**Source material**
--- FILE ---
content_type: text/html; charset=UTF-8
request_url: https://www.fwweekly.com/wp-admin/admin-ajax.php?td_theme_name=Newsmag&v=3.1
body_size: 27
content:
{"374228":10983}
---
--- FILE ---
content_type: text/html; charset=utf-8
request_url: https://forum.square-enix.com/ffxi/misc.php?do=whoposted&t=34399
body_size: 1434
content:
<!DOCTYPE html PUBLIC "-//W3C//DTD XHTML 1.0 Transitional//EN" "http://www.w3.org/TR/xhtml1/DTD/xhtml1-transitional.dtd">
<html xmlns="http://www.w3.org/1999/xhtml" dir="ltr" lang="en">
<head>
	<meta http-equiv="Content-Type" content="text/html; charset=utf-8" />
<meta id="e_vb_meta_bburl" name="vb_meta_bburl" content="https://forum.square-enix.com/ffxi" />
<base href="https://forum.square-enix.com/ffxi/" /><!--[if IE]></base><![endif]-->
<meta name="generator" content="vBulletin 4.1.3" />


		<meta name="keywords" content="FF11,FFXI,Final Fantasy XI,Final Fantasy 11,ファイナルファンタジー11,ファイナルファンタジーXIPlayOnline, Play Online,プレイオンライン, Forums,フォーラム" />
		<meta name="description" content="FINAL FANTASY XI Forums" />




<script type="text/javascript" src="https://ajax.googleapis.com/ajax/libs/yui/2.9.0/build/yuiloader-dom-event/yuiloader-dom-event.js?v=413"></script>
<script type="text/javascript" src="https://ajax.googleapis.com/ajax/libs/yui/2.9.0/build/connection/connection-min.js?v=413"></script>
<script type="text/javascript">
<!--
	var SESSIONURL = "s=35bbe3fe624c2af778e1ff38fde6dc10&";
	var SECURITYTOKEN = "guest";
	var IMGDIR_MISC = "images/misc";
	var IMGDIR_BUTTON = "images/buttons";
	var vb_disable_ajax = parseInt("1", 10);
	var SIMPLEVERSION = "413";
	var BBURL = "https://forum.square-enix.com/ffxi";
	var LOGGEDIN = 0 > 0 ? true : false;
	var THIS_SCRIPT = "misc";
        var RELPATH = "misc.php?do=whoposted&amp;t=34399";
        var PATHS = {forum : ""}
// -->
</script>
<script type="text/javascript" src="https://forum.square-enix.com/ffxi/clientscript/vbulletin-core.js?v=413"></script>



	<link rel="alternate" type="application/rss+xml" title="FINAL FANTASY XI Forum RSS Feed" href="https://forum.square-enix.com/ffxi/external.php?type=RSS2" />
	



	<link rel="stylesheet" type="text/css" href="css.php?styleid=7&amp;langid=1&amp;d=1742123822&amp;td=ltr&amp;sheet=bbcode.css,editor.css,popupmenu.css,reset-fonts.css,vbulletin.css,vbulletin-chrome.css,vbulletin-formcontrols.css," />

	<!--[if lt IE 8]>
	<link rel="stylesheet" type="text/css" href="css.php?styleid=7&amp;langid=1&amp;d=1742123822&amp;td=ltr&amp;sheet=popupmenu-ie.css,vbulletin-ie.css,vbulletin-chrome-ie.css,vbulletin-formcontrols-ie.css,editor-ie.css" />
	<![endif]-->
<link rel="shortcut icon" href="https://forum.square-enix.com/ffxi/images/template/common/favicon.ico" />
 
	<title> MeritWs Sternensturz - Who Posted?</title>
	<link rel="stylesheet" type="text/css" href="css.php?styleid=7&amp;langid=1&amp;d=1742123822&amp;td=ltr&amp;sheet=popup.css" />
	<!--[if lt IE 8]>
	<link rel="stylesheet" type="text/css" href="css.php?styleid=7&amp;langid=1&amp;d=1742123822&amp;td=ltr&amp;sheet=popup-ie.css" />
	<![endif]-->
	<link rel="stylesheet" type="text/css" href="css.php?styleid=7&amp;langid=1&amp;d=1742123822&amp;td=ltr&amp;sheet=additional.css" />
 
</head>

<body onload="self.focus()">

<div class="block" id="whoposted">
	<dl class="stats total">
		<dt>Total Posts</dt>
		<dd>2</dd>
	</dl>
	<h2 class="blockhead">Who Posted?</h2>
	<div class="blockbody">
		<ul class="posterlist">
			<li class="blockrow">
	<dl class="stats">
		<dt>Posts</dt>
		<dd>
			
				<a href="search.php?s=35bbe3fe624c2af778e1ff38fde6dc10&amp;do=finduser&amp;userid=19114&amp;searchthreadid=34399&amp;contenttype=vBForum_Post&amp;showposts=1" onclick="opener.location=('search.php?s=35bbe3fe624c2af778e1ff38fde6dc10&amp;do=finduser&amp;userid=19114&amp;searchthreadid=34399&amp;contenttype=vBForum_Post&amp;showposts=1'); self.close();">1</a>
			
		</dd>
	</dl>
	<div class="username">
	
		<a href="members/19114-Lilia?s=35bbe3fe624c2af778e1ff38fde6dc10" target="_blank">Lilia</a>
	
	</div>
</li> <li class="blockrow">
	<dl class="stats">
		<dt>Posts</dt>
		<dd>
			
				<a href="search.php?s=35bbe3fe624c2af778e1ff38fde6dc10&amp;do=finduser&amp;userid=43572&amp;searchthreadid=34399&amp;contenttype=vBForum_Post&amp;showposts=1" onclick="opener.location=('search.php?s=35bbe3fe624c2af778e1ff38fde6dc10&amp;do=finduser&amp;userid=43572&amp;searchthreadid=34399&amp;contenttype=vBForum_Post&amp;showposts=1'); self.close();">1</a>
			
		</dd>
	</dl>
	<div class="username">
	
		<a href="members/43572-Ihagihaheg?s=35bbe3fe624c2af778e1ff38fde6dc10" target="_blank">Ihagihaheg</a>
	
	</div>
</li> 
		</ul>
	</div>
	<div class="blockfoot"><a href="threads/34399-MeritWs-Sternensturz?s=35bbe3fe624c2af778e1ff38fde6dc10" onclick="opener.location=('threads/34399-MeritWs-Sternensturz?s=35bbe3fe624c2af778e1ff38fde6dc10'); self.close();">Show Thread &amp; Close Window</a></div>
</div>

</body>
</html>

**Exercise directions**
Copy out each line of the material that holds the word "googleapis".

**Reply**
<script type="text/javascript" src="https://ajax.googleapis.com/ajax/libs/yui/2.9.0/build/yuiloader-dom-event/yuiloader-dom-event.js?v=413"></script>
<script type="text/javascript" src="https://ajax.googleapis.com/ajax/libs/yui/2.9.0/build/connection/connection-min.js?v=413"></script>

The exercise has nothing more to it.